***** Provided entries *****

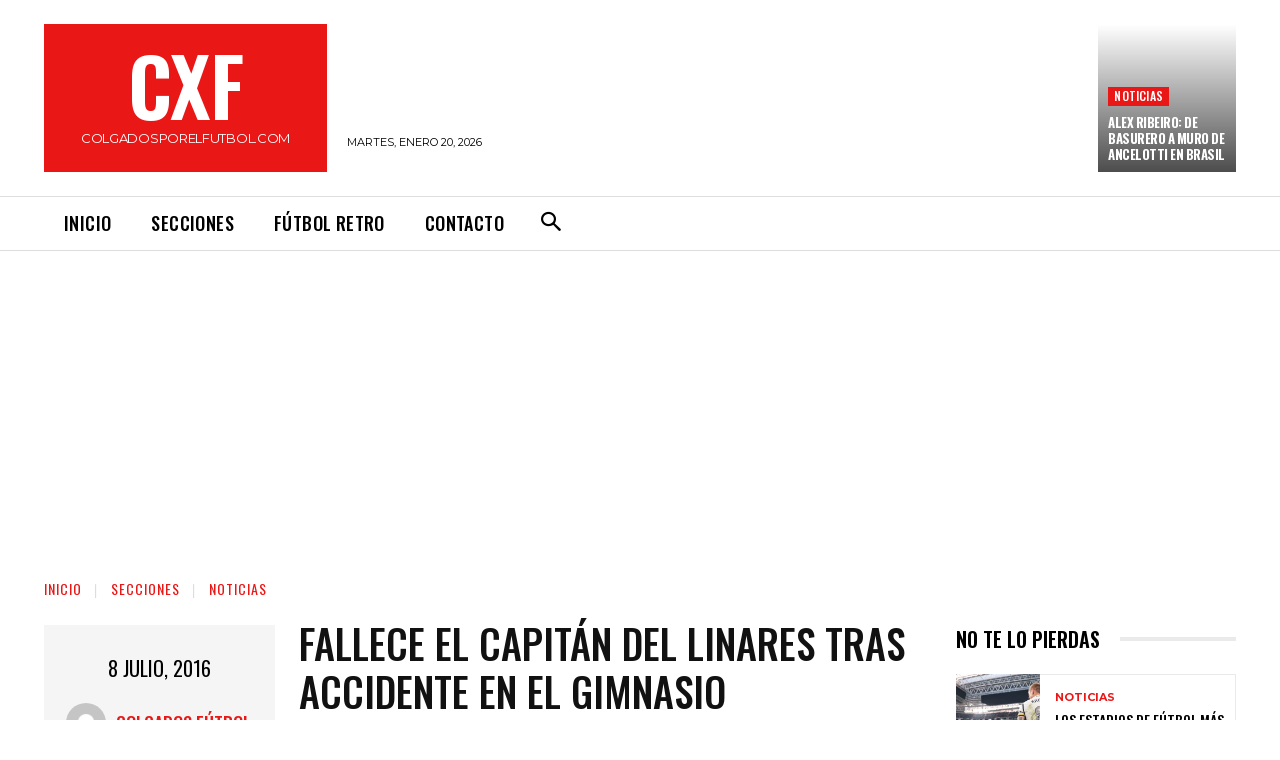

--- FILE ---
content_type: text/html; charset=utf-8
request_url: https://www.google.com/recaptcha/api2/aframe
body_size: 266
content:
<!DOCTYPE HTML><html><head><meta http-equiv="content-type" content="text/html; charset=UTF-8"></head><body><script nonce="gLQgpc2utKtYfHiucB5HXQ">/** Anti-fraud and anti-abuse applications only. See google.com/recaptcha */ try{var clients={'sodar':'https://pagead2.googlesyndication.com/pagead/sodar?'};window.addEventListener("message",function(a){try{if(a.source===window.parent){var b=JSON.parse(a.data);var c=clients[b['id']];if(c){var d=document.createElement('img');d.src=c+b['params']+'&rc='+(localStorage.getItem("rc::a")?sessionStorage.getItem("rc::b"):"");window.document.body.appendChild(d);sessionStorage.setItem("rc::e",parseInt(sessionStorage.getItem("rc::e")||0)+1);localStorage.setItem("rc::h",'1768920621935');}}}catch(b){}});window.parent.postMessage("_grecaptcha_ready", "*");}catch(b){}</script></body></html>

*****
***** Provided entries *****

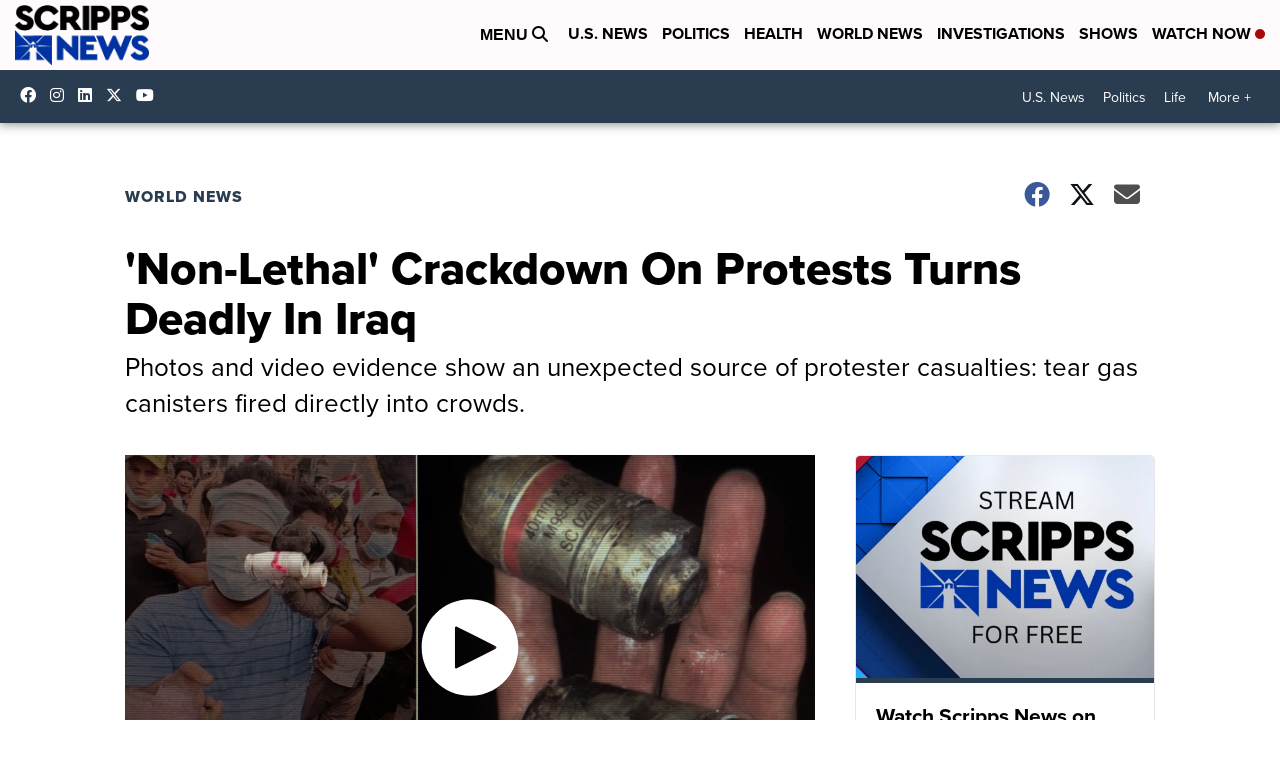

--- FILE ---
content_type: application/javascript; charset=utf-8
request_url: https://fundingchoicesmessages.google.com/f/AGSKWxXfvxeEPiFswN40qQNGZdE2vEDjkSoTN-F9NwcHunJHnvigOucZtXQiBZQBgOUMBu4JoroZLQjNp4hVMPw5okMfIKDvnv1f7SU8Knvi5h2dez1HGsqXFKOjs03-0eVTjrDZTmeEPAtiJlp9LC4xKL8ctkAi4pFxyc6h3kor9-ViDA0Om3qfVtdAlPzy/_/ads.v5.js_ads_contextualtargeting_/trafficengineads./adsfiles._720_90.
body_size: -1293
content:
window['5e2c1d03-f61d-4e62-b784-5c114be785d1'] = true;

*****

* **About this task**
What is needed is a copy of every line above in which "html" appears.

* **Result of this task**
content_type: text/html; charset=utf-8
<!DOCTYPE HTML><html><head><meta http-equiv="content-type" content="text/html; charset=UTF-8"></head><body><script nonce="gLQgpc2utKtYfHiucB5HXQ">/** Anti-fraud and anti-abuse applications only. See google.com/recaptcha */ try{var clients={'sodar':'https://pagead2.googlesyndication.com/pagead/sodar?'};window.addEventListener("message",function(a){try{if(a.source===window.parent){var b=JSON.parse(a.data);var c=clients[b['id']];if(c){var d=document.createElement('img');d.src=c+b['params']+'&rc='+(localStorage.getItem("rc::a")?sessionStorage.getItem("rc::b"):"");window.document.body.appendChild(d);sessionStorage.setItem("rc::e",parseInt(sessionStorage.getItem("rc::e")||0)+1);localStorage.setItem("rc::h",'1768920621935');}}}catch(b){}});window.parent.postMessage("_grecaptcha_ready", "*");}catch(b){}</script></body></html>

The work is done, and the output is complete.